Join us at the Alibaba Cloud ACtivate Online Conference on March 5-6 to challenge assumptions, exchange ideas, and explore what is possible through digital transformation.
Mosquitto is a lightweight, open source and machine-to-machine messaging protocol for communication between "Internet of Things" devices such as ESP8266, Raspberry Pi, etc. It is designed for connections with remote locations where a small code footprint is required and/or network bandwidth is at a premium. It is written in C language and suitable for use on all devices from low power single board computers to full servers. It is also ideal for mobile applications because of its small size, low power usage, minimized data packets, and efficient distribution of information to one or many receivers. Mosquitto is one of the most popular MQTT brokers due to its good community support, documentation and ease of installation.
In this tutorial, we will be installing Mosquitto with Let's Encrypt on an Alibaba Cloud Elastic Compute Service (ECS) Ubuntu 16.04 server.

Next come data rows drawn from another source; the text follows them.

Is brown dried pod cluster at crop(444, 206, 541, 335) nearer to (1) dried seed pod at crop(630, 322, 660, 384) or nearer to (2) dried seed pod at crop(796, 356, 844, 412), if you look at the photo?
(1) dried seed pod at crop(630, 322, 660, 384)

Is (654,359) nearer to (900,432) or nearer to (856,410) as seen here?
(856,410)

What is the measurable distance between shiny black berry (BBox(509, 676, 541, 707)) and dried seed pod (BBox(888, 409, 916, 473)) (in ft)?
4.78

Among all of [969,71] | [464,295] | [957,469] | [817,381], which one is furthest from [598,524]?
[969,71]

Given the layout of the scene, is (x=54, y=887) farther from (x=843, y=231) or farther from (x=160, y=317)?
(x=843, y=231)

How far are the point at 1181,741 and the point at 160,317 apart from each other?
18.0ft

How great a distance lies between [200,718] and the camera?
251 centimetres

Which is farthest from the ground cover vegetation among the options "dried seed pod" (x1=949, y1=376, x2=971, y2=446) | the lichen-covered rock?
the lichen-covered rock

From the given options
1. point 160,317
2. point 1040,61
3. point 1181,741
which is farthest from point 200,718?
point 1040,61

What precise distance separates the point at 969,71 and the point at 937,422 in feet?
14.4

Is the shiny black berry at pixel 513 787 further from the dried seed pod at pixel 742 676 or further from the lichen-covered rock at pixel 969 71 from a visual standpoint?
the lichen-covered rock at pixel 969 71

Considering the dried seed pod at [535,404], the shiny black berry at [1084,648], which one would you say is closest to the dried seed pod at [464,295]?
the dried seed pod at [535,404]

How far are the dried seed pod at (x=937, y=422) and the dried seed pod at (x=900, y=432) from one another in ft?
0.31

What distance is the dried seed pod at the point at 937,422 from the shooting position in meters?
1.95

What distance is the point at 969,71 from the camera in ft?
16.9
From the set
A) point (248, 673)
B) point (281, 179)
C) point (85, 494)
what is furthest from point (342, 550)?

First, log in to your Alibaba Cloud ECS Console. Create a new ECS instance, choosing Ubuntu 16.04 as the operating system with at least 2GB RAM. Connect to your ECS instance and log in as the root user.
Once you are logged into your Ubuntu 16.04 instance, run the following command to update your base system with the latest available packages.
apt-get update -y
By default, Mosquitto is available in the Ubuntu 16.04 default repository. You can easily install it by just running the following command:
apt-get install mosquitto mosquitto-clients -y
Once the installation has been completed, you can check the status of Mosquitto service with the following command:
systemctl status mosquitto
mosquitto.service - LSB: mosquitto MQTT v3.1 message broker Loaded: loaded (/etc/init.d/mosquitto; bad; vendor preset: enabled) Active: active (running) since Sun 2018-09-16 13:30:52 IST; 4s ago Docs: man:systemd-sysv-generator(8) Process: 15608 ExecStop=/etc/init.d/mosquitto stop (code=exited, status=0/SUCCESS) Process: 15623 ExecStart=/etc/init.d/mosquitto start (code=exited, status=0/SUCCESS) CGroup: /system.slice/mosquitto.service └─15636 /usr/sbin/mosquitto -c /etc/mosquitto/mosquitto.conf Sep 16 13:30:52 test.example.com systemd: Stopped LSB: mosquitto MQTT v3.1 message broker. Sep 16 13:30:52 test.example.com systemd: Starting LSB: mosquitto MQTT v3.1 message broker... Sep 16 13:30:52 test.example.com mosquitto: * Starting network daemon: mosquitto Sep 16 13:30:52 test.example.com mosquitto: ...done. Sep 16 13:30:52 test.example.com systemd: Started LSB: mosquitto MQTT v3.1 message broker.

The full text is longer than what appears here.